======== Page

De la militarisation de la Rhénanie – le 7 mars 1936 – à la signature de l’accord entre la Grande-Bretagne et la Turquie, en mai 1939, l’enfant terrible de la classe politique britannique écrivit un article tous les quinze jours. On est frappé, une fois de plus par sa lucidité, son courage et sa force d’expression. Il s’insurge contre le défaitisme et le manque de courage des dirigeants britanniques face à la montée des périls, qu’il décrit avec une rare acuité. Le « vieux lion » rugit, tance ses pairs, dont il n’a pas de peine à dénoncer la pusillanimité.
Une lecture rafraîchissante à l’heure où la Turquie d’Erdogan se déchaîne sur tous les fronts, alors que la Russie, dont on avait dénoncé l’agressivité, est en passe de devenir une puissance conservatrice. Au moment où un des admirateurs et biographes, Boris Johnson remet en cause les accords internationaux qu’il a lui-même signés, il convient de souligner que son héros, lui, ne manque pas d’insister sur le caractère d’inviolabilité des traités internationaux. Bien entendu on ne saurait tirer aucune comparaison, encore qu’Emmanuel Macron ait déclaré que la période actuelle ressemble aux années 1930. Leçon de style (qui est l’homme), leçon de courage, leçon de lucidité tels sont les enseignements que nous devons tirer de ce Journal politique.
La mainmise de l’Italie sur l’Éthiopie apparaissait comme la dernière manifestation de l’expansion coloniale européenne. Addis-Abeba tombe le 5 mai 1936. Chamberlain qui espérait toujours détacher Mussolini d’Hitler, lui offrit une grande satisfaction de prestige en reconnaissant, le 16 avril 1938, la conquête de l’Éthiopie. Les sanctions, cela deviendra une règle générale, n’eurent d’autre résultat que de rassembler plus fortement les Italiens derrière le Duce et d’entraîner celui-ci dans une orientation bientôt irréversible qui allait en faire le principal allié d’Hitler. En mettant en avant les principes moraux et juridiques, les démocraties occidentales tournaient le dos à la politique d’équilibre et à la realpolitik, marque de fabrique de Londres depuis des siècles. Dès lors, la politique de sécurité collective qui, même aux plus beaux jours de Genève, n’avait jamais représenté qu’un but à atteindre en vue d’un idéal de justice, était jetée par-dessus bord. Churchill sent bien que c’en est fini de l’« esprit de Genève » et du principe de la sécurité collective.

================
======== Matériel présenté

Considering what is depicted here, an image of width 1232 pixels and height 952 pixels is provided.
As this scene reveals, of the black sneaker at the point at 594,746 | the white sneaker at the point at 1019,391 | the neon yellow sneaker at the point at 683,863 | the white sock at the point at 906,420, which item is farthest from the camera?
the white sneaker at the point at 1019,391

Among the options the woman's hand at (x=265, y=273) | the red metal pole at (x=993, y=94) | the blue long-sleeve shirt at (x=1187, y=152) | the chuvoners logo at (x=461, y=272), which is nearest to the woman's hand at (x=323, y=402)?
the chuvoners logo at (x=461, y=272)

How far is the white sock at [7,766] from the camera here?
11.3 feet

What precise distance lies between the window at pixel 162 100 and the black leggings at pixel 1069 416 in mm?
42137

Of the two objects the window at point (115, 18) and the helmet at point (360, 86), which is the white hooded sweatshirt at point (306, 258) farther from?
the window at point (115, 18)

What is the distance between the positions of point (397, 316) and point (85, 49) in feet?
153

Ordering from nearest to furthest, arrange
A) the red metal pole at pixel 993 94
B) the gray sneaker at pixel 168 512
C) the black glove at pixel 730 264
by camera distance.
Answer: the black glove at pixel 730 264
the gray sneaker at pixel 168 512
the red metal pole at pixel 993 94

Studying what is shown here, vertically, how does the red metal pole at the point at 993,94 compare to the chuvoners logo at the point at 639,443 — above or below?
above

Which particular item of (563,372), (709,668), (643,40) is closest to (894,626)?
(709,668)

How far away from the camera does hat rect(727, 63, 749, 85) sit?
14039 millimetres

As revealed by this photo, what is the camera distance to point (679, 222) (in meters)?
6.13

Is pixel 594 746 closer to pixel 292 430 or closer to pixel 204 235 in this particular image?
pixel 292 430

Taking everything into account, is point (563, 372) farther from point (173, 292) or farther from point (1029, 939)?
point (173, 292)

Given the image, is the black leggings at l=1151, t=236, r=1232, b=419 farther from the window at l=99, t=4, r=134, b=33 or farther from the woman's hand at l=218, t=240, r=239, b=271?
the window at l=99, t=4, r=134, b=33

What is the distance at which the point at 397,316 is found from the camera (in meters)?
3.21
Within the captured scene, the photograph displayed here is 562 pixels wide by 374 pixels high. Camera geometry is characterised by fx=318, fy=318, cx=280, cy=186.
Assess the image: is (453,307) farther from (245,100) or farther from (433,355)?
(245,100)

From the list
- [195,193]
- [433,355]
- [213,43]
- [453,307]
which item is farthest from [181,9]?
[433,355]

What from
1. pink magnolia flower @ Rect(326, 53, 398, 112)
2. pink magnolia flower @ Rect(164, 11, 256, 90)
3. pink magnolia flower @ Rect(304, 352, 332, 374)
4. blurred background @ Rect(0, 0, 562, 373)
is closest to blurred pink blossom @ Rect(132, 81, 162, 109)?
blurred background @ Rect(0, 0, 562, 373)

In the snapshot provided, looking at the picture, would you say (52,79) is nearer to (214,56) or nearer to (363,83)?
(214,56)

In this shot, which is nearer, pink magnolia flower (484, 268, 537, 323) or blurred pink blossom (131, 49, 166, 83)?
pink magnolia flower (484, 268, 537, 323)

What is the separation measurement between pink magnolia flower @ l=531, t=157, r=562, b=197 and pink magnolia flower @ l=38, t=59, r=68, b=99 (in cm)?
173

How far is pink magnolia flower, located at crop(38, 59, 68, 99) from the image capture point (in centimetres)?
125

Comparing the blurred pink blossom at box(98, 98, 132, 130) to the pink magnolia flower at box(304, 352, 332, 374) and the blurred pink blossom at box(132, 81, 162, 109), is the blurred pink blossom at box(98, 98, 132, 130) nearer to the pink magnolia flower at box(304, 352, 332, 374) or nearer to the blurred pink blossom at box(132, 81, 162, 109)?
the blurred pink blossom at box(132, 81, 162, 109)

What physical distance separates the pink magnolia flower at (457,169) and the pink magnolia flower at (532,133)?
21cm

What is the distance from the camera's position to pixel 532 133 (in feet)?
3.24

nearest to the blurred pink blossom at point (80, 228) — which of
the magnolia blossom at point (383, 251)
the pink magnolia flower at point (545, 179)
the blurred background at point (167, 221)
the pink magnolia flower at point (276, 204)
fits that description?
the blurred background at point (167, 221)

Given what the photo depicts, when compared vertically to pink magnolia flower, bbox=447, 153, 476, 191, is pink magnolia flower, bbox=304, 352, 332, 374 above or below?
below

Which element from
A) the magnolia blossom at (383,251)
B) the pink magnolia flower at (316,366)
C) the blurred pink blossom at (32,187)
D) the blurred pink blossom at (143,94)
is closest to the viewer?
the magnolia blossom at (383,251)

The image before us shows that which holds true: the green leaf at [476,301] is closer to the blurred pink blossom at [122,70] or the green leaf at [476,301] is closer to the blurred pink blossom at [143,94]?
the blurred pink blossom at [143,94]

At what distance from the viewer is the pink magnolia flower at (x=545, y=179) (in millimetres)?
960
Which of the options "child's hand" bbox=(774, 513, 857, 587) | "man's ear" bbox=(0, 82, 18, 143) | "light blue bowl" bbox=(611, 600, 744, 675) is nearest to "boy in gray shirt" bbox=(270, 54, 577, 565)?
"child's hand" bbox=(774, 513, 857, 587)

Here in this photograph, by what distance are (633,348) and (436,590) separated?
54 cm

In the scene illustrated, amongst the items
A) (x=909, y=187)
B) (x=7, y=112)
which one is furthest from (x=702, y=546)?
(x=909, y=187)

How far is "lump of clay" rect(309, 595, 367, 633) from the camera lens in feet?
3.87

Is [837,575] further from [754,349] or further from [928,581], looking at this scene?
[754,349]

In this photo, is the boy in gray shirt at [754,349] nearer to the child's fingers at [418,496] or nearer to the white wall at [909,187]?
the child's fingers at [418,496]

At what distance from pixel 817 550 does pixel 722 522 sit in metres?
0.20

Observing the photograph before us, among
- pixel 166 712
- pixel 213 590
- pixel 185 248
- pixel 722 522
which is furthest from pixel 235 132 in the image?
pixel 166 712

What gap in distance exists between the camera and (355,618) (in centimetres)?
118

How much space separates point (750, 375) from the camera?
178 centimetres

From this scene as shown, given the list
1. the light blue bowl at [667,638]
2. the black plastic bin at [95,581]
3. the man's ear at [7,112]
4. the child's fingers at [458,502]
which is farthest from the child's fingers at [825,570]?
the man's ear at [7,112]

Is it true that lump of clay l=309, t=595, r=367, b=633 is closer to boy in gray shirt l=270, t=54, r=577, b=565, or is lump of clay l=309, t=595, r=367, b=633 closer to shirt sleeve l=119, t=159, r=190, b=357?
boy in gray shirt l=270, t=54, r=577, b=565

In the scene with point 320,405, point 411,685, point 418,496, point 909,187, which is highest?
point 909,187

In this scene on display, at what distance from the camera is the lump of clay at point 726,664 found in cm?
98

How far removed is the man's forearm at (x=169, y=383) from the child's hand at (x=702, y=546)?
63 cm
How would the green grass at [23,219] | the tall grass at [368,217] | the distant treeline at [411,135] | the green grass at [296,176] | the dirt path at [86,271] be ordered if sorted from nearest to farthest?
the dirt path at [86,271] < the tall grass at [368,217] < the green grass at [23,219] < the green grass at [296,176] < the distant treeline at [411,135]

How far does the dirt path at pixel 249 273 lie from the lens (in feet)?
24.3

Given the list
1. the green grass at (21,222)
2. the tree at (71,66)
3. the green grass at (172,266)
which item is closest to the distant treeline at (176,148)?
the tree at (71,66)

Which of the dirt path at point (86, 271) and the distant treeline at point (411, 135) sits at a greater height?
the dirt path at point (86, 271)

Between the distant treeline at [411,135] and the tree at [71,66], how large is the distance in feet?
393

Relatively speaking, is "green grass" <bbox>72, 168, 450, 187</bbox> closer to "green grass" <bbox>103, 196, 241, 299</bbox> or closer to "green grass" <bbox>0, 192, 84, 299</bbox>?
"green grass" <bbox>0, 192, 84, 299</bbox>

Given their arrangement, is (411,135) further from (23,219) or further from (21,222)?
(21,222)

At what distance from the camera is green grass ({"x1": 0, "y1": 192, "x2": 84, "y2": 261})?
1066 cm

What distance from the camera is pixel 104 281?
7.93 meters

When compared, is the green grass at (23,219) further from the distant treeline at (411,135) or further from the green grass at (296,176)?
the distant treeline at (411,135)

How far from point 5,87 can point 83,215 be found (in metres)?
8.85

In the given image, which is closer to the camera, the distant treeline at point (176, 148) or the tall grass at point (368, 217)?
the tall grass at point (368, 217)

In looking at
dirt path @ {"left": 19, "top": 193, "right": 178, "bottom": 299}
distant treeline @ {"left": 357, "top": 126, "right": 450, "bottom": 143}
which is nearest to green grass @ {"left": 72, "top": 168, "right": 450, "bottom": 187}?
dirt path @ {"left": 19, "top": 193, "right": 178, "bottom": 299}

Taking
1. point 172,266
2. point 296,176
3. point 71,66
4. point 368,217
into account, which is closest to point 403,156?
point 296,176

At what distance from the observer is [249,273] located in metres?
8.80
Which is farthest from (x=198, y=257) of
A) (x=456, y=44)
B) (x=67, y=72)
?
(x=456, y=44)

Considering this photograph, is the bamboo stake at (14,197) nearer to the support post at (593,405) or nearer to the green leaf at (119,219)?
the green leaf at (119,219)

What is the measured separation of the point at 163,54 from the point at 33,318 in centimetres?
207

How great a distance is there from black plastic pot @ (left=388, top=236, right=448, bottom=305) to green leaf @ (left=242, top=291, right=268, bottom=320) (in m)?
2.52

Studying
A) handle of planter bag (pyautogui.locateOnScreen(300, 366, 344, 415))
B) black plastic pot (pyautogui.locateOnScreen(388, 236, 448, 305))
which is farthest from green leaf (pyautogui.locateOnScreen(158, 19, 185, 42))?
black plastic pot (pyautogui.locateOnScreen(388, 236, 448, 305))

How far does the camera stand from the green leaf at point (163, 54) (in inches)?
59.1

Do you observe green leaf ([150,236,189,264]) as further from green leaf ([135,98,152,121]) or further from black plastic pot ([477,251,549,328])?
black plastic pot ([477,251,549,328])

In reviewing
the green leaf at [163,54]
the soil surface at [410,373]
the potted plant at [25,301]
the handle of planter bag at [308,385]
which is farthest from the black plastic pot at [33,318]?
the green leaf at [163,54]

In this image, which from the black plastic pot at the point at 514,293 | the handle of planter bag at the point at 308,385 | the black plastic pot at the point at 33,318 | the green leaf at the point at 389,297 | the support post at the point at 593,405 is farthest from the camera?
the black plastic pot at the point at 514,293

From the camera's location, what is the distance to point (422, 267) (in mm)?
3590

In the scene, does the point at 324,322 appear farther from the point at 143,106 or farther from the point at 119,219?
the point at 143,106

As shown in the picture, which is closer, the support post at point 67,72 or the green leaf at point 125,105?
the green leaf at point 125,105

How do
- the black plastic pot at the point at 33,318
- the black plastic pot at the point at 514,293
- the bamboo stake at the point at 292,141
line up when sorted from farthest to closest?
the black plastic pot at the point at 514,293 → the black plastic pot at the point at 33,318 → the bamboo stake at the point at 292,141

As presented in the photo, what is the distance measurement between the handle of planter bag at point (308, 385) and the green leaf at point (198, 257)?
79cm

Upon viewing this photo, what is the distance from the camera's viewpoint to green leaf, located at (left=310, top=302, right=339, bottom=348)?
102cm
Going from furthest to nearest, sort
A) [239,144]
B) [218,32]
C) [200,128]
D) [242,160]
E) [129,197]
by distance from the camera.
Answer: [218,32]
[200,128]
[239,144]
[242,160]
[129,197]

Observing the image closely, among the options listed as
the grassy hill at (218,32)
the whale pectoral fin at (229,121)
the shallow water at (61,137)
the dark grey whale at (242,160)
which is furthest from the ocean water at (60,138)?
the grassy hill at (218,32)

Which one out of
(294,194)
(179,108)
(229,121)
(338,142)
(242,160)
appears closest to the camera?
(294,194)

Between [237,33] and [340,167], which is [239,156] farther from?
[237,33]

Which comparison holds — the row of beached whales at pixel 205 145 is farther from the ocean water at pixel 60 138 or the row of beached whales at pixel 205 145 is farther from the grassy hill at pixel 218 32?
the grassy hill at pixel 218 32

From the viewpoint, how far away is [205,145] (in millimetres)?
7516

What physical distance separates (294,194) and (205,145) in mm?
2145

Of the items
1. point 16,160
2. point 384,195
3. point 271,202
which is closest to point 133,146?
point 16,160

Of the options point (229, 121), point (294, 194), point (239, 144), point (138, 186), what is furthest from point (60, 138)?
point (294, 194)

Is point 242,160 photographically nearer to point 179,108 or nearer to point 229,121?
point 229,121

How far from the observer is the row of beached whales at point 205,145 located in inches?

================

Vos consignes
[a] D'après la page, à quelle date Addis-Abeba tombe-t-elle ?
[b] Traduisez en anglais cette phrase de la page : « Churchill sent bien que c’en est fini de l’« esprit de Genève » et du principe de la sécurité collective. »
[c] Réécrivez le passage de la page qui s'ouvre sur les mots « Une lecture rafraîchissante » et se termine par « ce Journal politique. », en remplaçant « puissance conservatrice » par « force de stabilité ».

Exercice corrigé
[a] Le 5 mai 1936.

[b] Churchill clearly senses that the “spirit of Geneva” and the principle of collective security are finished.

[c]
Une lecture rafraîchissante à l’heure où la Turquie d’Erdogan se déchaîne sur tous les fronts, alors que la Russie, dont on avait dénoncé l’agressivité, est en passe de devenir une force de stabilité. Au moment où un des admirateurs et biographes, Boris Johnson remet en cause les accords internationaux qu’il a lui-même signés, il convient de souligner que son héros, lui, ne manque pas d’insister sur le caractère d’inviolabilité des traités internationaux. Bien entendu on ne saurait tirer aucune comparaison, encore qu’Emmanuel Macron ait déclaré que la période actuelle ressemble aux années 1930. Leçon de style (qui est l’homme), leçon de courage, leçon de lucidité tels sont les enseignements que nous devons tirer de ce Journal politique.